Osun State Governor Ademola Adeleke, in a congratulatory statement issued after the Senate confirmation, described Oyewole as “an embodiment of integrity” and said his appointment was “a proud moment for Osun State.” He added: “Going by his antecedents in effectively and dispassionately dispensing justice in over two decades on the bench, I have no iota of doubt that Justice Oyewole will excel in this new role.”

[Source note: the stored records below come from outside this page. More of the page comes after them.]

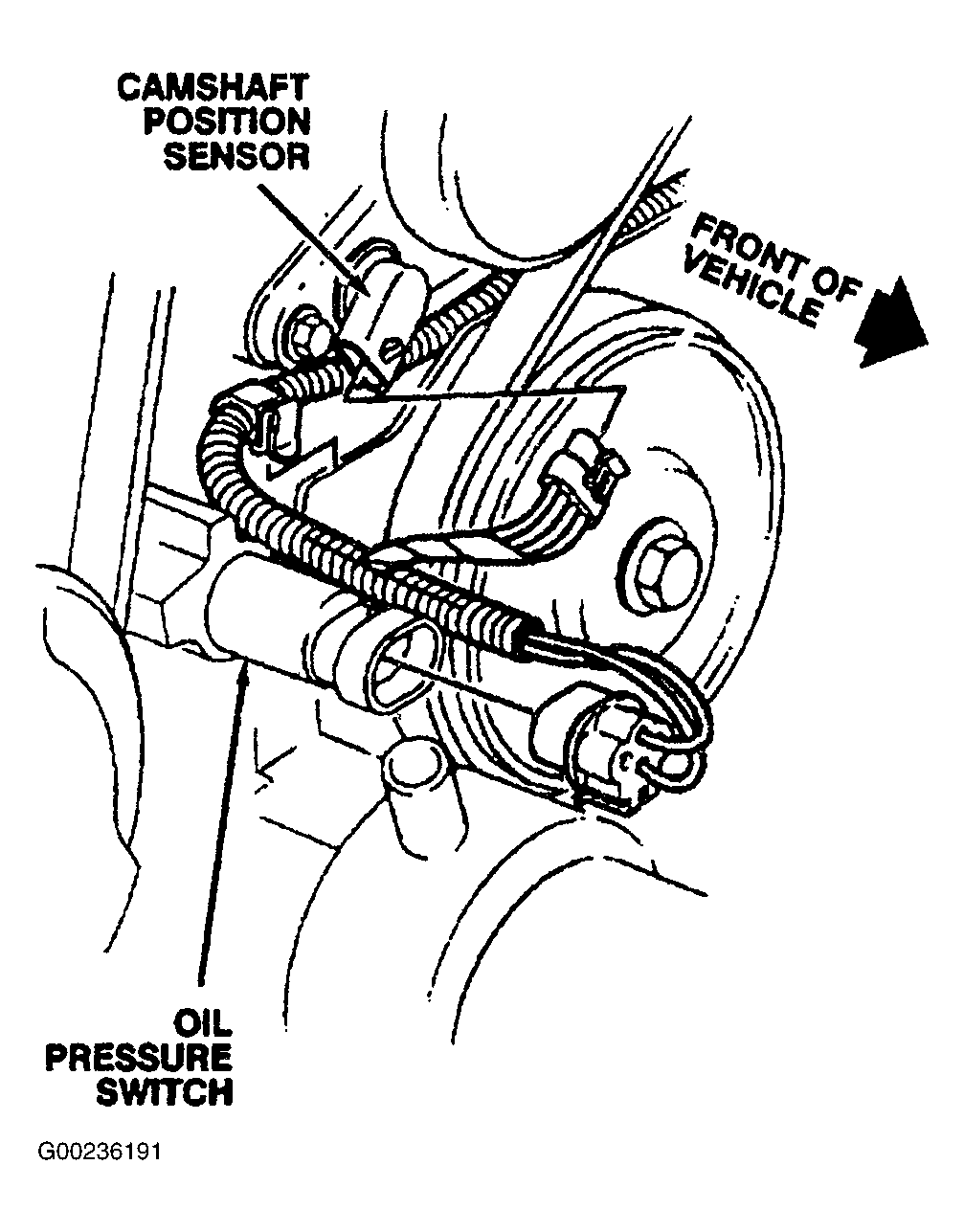 CAMSHAFT POSITION SENSOR

FRONT OF VEHICLE

OIL PRESSURE SWITCH

G00236191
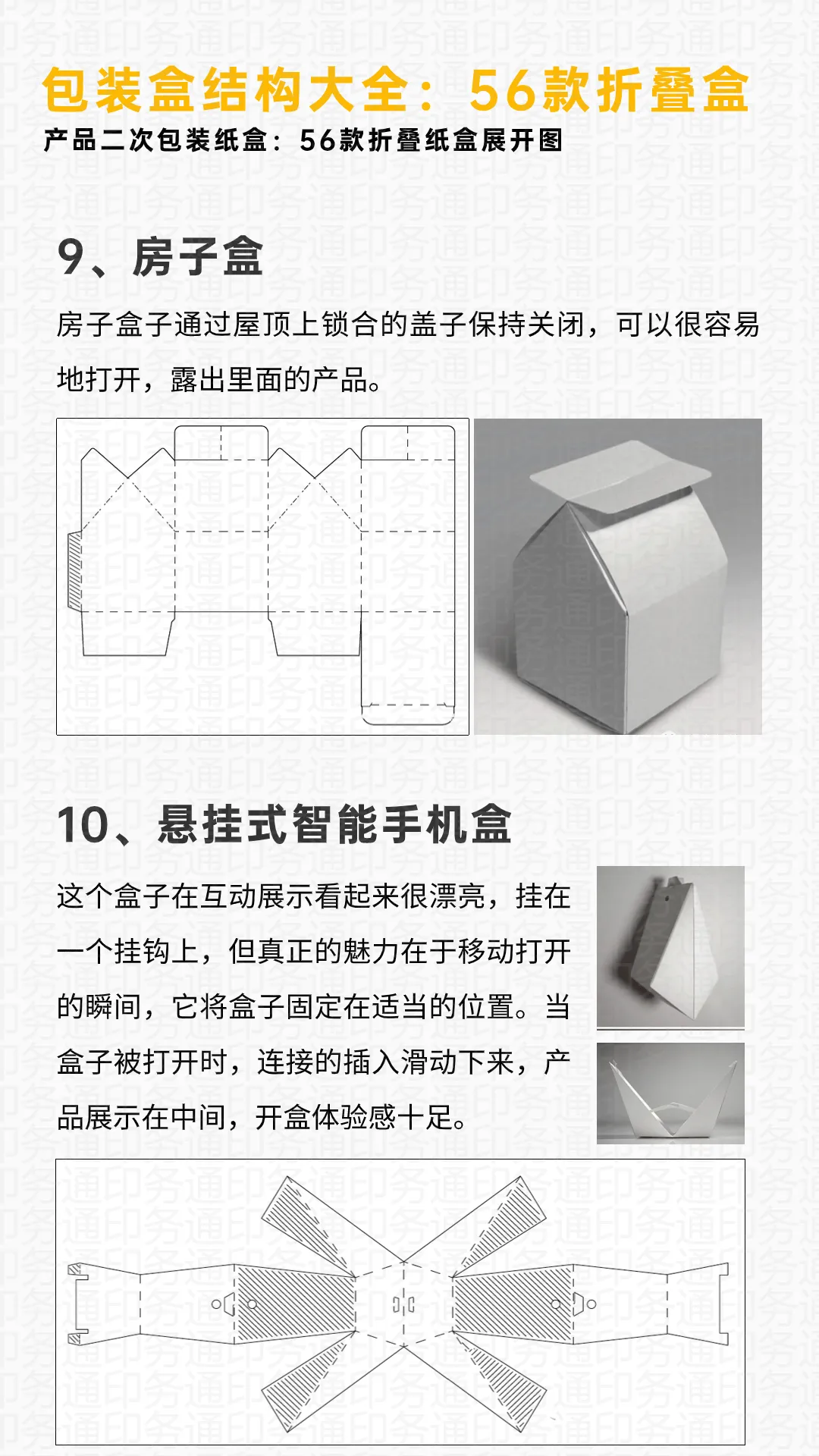 包装盒结构大全：56款折叠盒
产品二次包装纸盒：56款折叠纸盒展开图

9、房子盒

房子盒子通过屋顶上锁合的盖子保持关闭，可以很容易地打开，露出里面的产品。

10、悬挂式智能手机盒

这个盒子在互动展示看起来很漂亮，挂在一个挂钩上，但真正的魅力在于移动打开的瞬间，它将盒子固定在适当的位置。当盒子被打开时，连接的插入滑动下来，产品展示在中间，开盒体验感十足。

Read Also: Supreme Court Affirms Death Sentence For Maryam Sanda
The Supreme Court of Nigeria sits as the final court of appeal in all civil and criminal matters and is the court of first instance in disputes between the federation and one or more states, or between states. It determines the constitutional validity of legislation and, in the Nigerian context, regularly adjudicates high-stakes post-election disputes that can determine who governs states or occupies federal office. Its composition and the judicial philosophy of its members therefore carry significance that reaches well beyond purely legal circles. The restoration of the bench to 21 justices, with Wednesday’s inauguration, comes as the court manages a caseload that has grown consistently in recent years alongside Nigeria’s expanding litigation culture and recurring electoral contestations.
No further Supreme Court vacancies are currently anticipated before the 2027 general elections.